====== PAGE EXTRACT ======

U.S. Secretary of State Mike Pompeo will meet with the leaders of four former Soviet republics and Cyprus during an upcoming five-day tour aimed in part at demonstrating Washington’s support for the “sovereignty and territorial integrity” of states bordering Russia.
A State Department spokesman announced details of the January 3-7 trip in a statement on December 30.
All five stops on the tour — which will include Ukraine, Belarus, Kazakhstan, and Uzbekistan — are countries where Moscow has wielded considerable historical or economic leverage.
Nearly all are also key energy exporters or integral to current or planned energy supply routes.
Pompeo’s first planned stop is Kyiv on January 3, where he is expected to meet with President Volodymyr Zelenskiy and other senior Ukrainian officials, as well as to discuss human rights, reforms, and investment with community leaders and to honor victims of Ukraine’s five-year war with Russia-backed separatists.
The top U.S. diplomat will “reaffirm U.S. support for Ukraine’s sovereignty and territorial integrity,” the State Department said.
U.S. and other Western sanctions and recent contracts to supply military equipment, including Javelin anti-tank missiles, are key to Kyiv’s efforts to repel the Russia-backed separatists who control swaths of eastern Ukraine.
But Washington’s relations with Kyiv have also been at the center of a whistle-blower complaint and congressional impeachment targeting U.S. President Donald Trump over a withholding of aid and his telephone request in July that Zelenskiy “do me a favor” and investigate a debunked election-meddling lead and a Trump political rival, Joe Biden.
Trump mentioned Pompeo as a possible go-between during that conversation, according to White House notes that were released to the public.
Critics have accused the Trump administration of holding critical support for an ally at war with Russia for personal political gain.
Pompeo will then travel to Minsk, the Belarusan capital, to meet on January 4 with a president who’s openly mocked critics’ characterization of him as “Europe’s last dictator,” longtime leader Alyaksandr Lukashenka.
The stop will be the most senior by a U.S. official to Belarus this century, and the first high-level U.S. trip there since then-national-security adviser John Bolton in August.
Pompeo should “underscore the U.S. commitment to a sovereign, independent, stable, and prosperous Belarus, and affirm our desire to normalize relations to move our bilateral relationship forward,” the State Department said.
The visit comes amid weeks of smallish protests in the restrictive country of 9.5 million over ongoing talks on closer political and economic relations with Russia.
Belarus’s reliance on Russia for fuel and subsidies to its heavily state-controlled economy is already high, and a 1999 treaty was supposed to create a unified state.
Moscow has eyed Lukashenka’s sporadic overtures toward the West warily, and Russian officials have recently pressed Minsk to deepen military and economic ties.
Putin’s critics have speculated that the Russian president could try to use the implementation the 20-year-old treaty with Belarus to expand his authority and to duck a Russian constitutional term limit that would force his exit in 2024.

====== LISTED ENTRIES ======

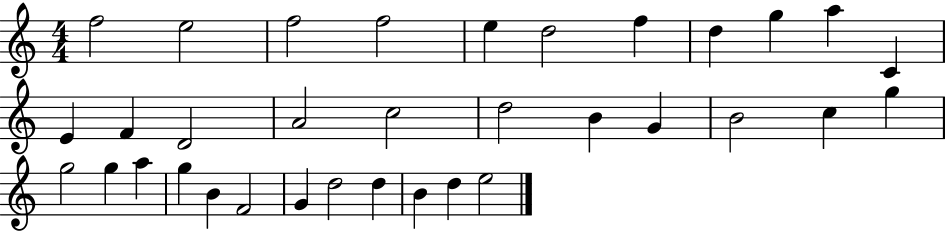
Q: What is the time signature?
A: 4/4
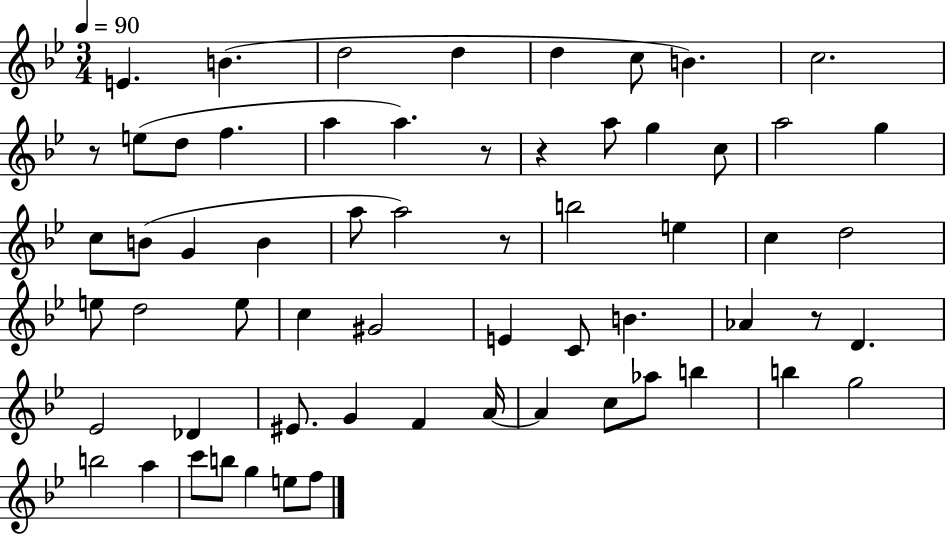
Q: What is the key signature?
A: BES major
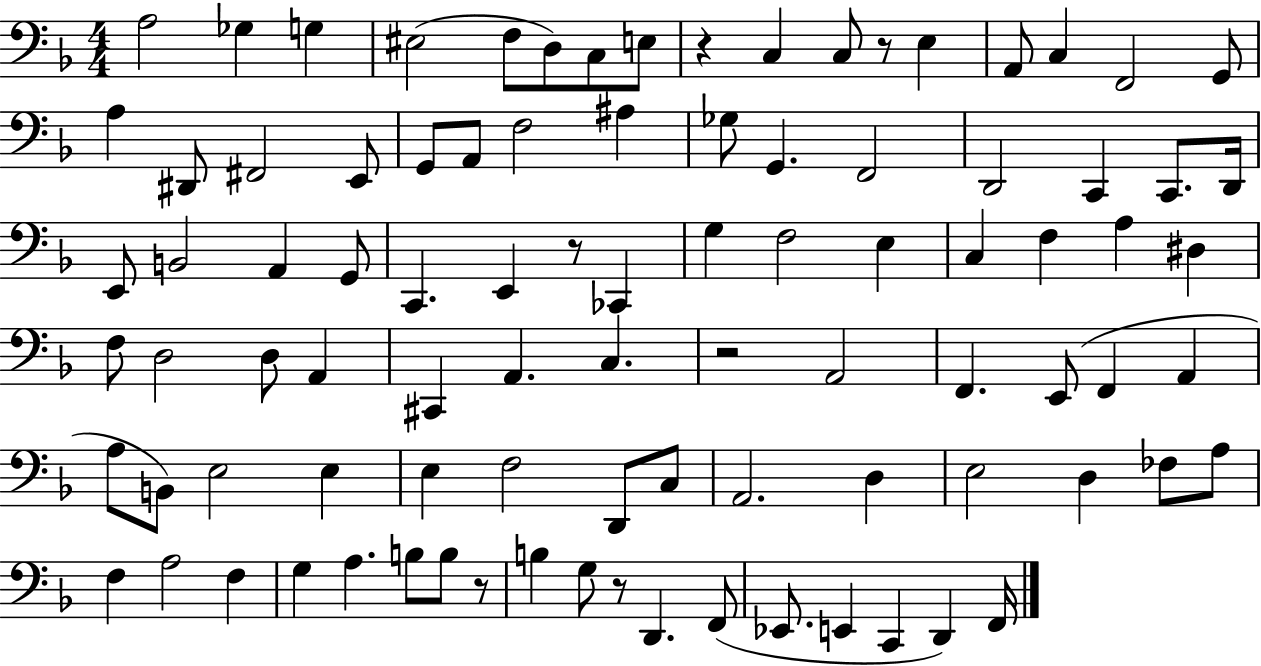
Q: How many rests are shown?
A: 6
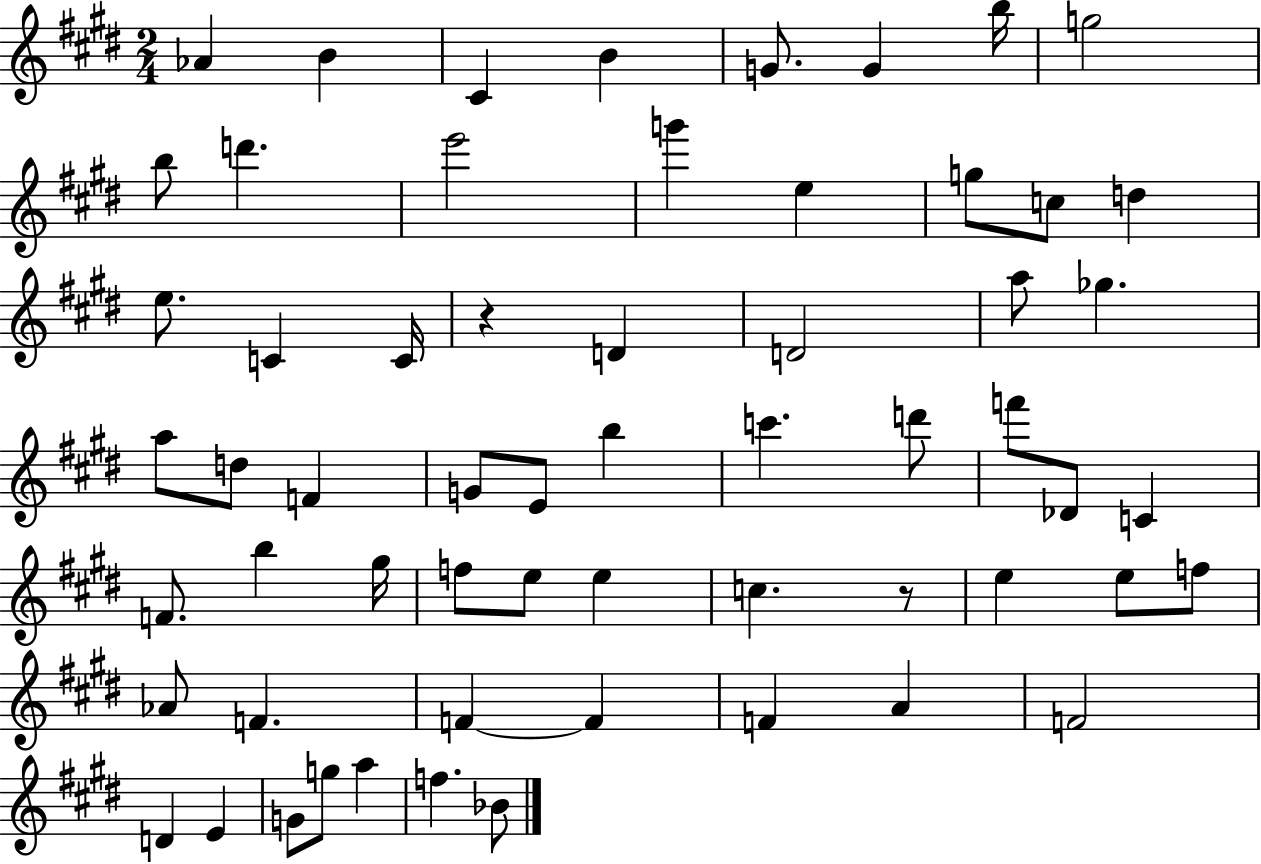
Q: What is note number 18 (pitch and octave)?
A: C4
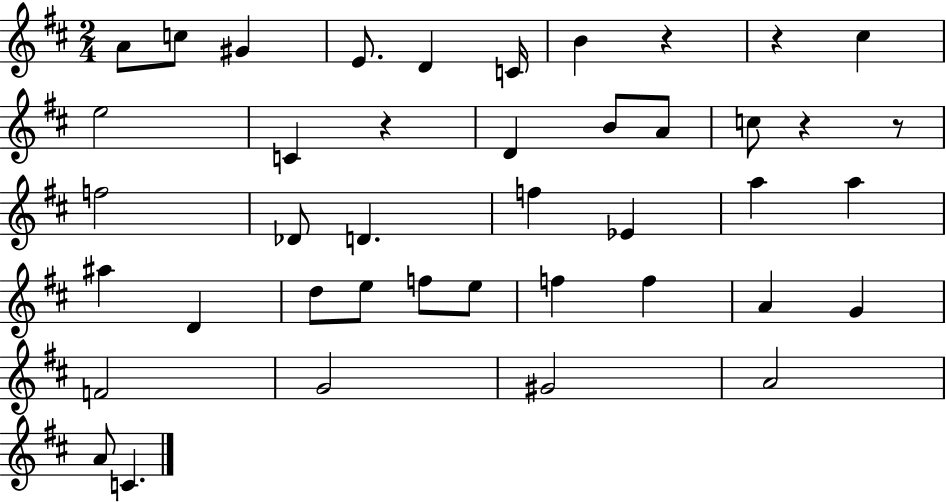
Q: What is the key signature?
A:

======

TASKS =
(A) Change the stretch of the Pompeo trip article from "The top U.S." through "of eastern Ukraine." by replacing "Javelin" with "Stinger", and give that stretch again.
(B) According to the Pompeo trip article, on what date is Pompeo to meet Alyaksandr Lukashenka in Minsk?

PER-TASK OUTPUTS =
(A)
The top U.S. diplomat will “reaffirm U.S. support for Ukraine’s sovereignty and territorial integrity,” the State Department said.
U.S. and other Western sanctions and recent contracts to supply military equipment, including Stinger anti-tank missiles, are key to Kyiv’s efforts to repel the Russia-backed separatists who control swaths of eastern Ukraine.

(B) January 4.